WHAT YOU ARE ASKED TO DO - A word-for-word restatement of the data is what is needed.

[[ EXERCISE MATERIALS open ]]

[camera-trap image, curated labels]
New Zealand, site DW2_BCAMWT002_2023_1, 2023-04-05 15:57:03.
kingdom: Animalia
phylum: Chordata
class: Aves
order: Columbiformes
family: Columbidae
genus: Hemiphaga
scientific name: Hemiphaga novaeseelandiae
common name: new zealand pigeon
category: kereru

[[ EXERCISE MATERIALS closed ]]

FINISHED TASK -
[camera-trap image, curated labels]
New Zealand, site DW2_BCAMWT002_2023_1, 2023-04-05 15:57:03.
kingdom: Animalia
phylum: Chordata
class: Aves
order: Columbiformes
family: Columbidae
genus: Hemiphaga
scientific name: Hemiphaga novaeseelandiae
common name: new zealand pigeon
category: kereru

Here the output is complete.